How the Team is Integrating with Swarm

The Grassroots Economics team have created some lower-end tooling which they built as the first part of their grant. This is the BMT hasher, file hasher and single-owner-chunk compiler in C, wrapped with python and with a POC wasm example which can be found here: https://gitlab.com/smallswarm. This forms part of their long-term goal to integrate with Swarm on low-end infrastructure (outdated and low-performance hardware) as the design challenges in rural areas is where the team’s main focus lies.

The development team is also looking to write a request multiplexer which will allow the

client to define a prioritised sequence of network endpoints to request against. The requests may also be offset in time. They will use this to implement fallbacks both to a separate (private) Swarm network as well as web2 mirrors for their content.

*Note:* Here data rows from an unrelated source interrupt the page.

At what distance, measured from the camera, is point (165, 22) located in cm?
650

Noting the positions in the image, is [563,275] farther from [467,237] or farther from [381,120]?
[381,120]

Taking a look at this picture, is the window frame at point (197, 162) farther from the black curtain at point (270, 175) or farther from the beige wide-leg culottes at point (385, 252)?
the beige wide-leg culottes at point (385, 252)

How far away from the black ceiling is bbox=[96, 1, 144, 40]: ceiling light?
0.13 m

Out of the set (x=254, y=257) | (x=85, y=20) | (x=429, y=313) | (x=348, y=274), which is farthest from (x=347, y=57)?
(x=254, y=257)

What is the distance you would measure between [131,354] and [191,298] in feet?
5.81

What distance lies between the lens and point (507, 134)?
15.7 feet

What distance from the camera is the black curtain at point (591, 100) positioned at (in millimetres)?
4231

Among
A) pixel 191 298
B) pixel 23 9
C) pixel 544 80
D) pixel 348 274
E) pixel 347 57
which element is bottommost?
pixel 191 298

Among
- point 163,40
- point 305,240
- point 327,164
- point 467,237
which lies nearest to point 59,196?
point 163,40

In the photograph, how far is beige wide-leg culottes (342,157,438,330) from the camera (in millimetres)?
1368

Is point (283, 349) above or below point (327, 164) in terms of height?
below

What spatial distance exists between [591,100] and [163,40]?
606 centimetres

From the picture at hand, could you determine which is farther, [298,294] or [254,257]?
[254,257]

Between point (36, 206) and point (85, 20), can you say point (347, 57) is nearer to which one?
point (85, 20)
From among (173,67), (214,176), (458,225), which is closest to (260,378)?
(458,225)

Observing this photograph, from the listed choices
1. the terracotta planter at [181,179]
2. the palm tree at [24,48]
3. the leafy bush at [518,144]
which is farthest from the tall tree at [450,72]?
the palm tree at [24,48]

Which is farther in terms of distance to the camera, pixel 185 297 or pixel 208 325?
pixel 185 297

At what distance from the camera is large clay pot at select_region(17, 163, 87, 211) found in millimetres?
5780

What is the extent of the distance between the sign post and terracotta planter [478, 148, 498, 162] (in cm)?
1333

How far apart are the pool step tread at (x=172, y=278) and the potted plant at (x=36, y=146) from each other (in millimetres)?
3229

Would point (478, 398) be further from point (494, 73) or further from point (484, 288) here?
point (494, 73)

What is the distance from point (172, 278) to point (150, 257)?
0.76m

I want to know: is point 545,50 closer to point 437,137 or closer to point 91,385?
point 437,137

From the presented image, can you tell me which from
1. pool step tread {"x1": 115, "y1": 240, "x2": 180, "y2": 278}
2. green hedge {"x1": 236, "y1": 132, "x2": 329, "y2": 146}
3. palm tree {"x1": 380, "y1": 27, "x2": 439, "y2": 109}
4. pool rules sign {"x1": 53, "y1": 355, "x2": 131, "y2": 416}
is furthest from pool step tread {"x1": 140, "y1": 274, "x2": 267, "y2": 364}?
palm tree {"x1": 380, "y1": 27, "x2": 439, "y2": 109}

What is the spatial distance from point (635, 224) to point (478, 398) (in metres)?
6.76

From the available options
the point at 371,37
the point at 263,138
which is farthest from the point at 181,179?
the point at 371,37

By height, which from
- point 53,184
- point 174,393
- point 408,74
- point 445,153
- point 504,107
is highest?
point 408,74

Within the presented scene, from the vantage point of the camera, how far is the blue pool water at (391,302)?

The reason for this approach is because Grassroots already have a good amount of active users in their network which will require them to secure a minimum quality of service for them, while Swarm itself is still considered experimental at this stage.

“I imagine this will be a useful tool for anyone wanting to gradually integrate web3 data availability solutions, as it essentially enables you to keep one foot on each side, so to speak. The working title of this project is “fadafada.” — Louis Holbrook, Lead Developer of Grassroots Economics

Features to Look Forward To

Grassroots Economics will soon be deploying a new custodial key management system that allows communities to create their own CIC via smart contracts on an EVM blockchain. By creating their own CIC, they are creating a credit against their future production that will be circulated internally and externally in the community. The CIC smart contract stores the information about the token issuer and determines the expiration rate, while their USSD interface enables users to access their blockchain wallet and transfer tokens. By using liquidity pools, these CICs can be connected to each other. For a deeper understanding of how this can work, please read this article. Besides CICs being redeemable for goods and services, they can also be used to support or buy data products or verified claims such as carbon offsets or Sustainable Development Impacts from the community creating them.

Conclusion

As each week passes, Grassroots Economics is edging ever closer to realising their goal of empowering those in need to engage in economic activity without intermediation or third-party dependencies. In the coming months, their new code will be launched to facilitate the connection of their many systems held in isolation via their own side-chains such as connecting village tokens to the Ethereum network. There is clearly a need for something like Community Inclusion Currencies as the research speaks for itself. Grassroots Economics has pioneered a solution around something with immense infrastructure design challenges but is moving forward with over 50,000 active users and still growing.

Disclaimer: The Deep Dive blog posts are an informative overview of some of the initiatives who build on Swarm and take ownership of the protocol. Projects subject to Deep Dives are independent and autonomous from the Swarm Foundation and Association. Sometimes they are their grantees, but their work is neither audited or endorsed by the aforementioned organisations. Use at your own risk, due your own due diligence.